3,000万円の特別控除は、マンションの名義人が複数いると名義人数分使用が可能です。例えば、夫婦二人の名義で所有しているマンションを売却すると、夫・妻それぞれで3,000万円の特別控除が使用できます。

名義人が一人のケースと夫婦が名義のケースで、税金額の違いをシミュレーションしましょう。

<前提条件>

・所有期間は5年
・自宅のマンションを売却
・譲渡所得:6,000万円
・夫婦のマンション所有権が50%ずつ
・夫婦の譲渡所得は3,000万円ずつに分ける

名義人が1人のケース

名義人が一人のケースでは、3,000万円の特別控除は1人分しか使用できません。計算式は以下の通りです。
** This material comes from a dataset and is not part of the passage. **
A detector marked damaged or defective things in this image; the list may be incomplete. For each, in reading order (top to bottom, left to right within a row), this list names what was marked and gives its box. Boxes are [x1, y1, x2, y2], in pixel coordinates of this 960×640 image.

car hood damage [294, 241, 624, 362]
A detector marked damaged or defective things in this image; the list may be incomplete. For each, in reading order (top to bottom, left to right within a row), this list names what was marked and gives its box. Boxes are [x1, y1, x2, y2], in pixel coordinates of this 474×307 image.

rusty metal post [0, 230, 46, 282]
・(6,000万円-3,000万円)×20.315%=6,094,500円

夫婦が名義人のケース

先述した通り、夫婦が共同で所有しているマンションを売却すると、夫婦2人分の特別控除が使用できます。前提条件では、夫婦のマンション所有権が50%ずつで、譲渡所得が6,000万円のため、譲渡所得も半分の3,000万円ずつになります。

計算式は以下を参照してください。

・夫:(3,000万円-3,000万円)×20.315%=0円
・妻:(3,000万円-3,000万円)×20.315%=0円

夫婦2人とも3,000万円の特別控除が活用できるため、譲渡所得が0になり譲渡所得税を支払う必要がありません

売却額や所有権によって、税金が数百万円から数千万円単位で変わってきます。将来マンションを売却するつもりの方は、税理士・不動産会社に相談をして税金最適化できる形を考えて購入しましょう。

まとめ

マンションの売却で多額の売却益が出ると、高額の税金が課せられます。そのため税金控除の制度を適切に活用し節税をおこなわないと、手元に残るお金が数百万円から数千万円単位で変わってきます。
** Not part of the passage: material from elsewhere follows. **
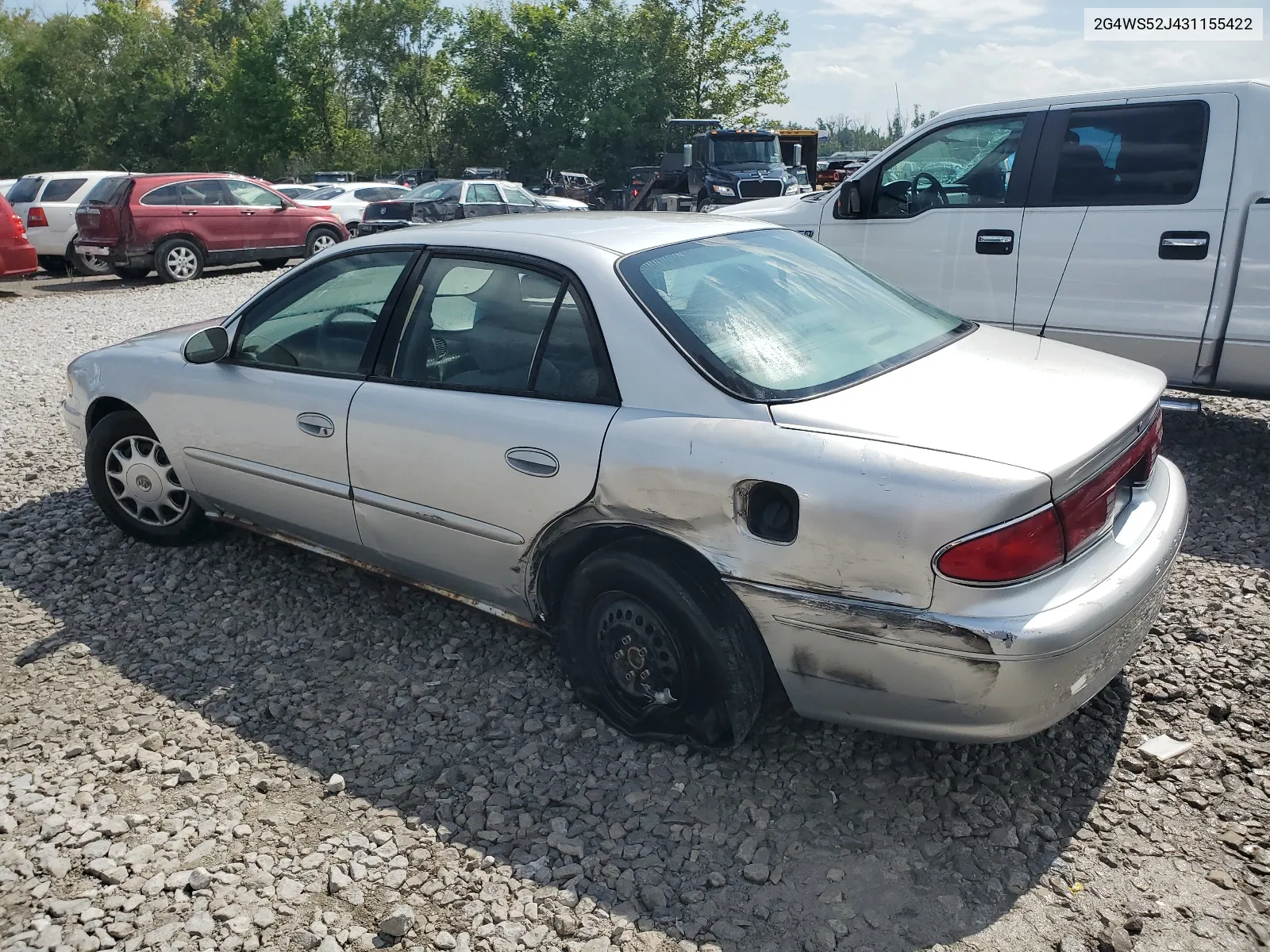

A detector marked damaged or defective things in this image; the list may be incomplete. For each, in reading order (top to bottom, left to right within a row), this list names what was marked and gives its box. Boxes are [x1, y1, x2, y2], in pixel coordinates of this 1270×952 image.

damaged rear quarter panel [584, 409, 1051, 612]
マンションの売却益にかかる税金を減らせる制度と方法は、以下の5つです。

・居住用財産を譲渡した場合の3,000万円の特別控除の特例
・居住用財産の所有期間が10年を超える場合の軽減税率
・長期譲渡所得
・住宅ローン控除
・リフォームをおこなう

長期制度活用のためには、各種条件を満たさなければなりません。本記事を読んで、使える制度をしっかりと活用し、最適な方法を見つけてください。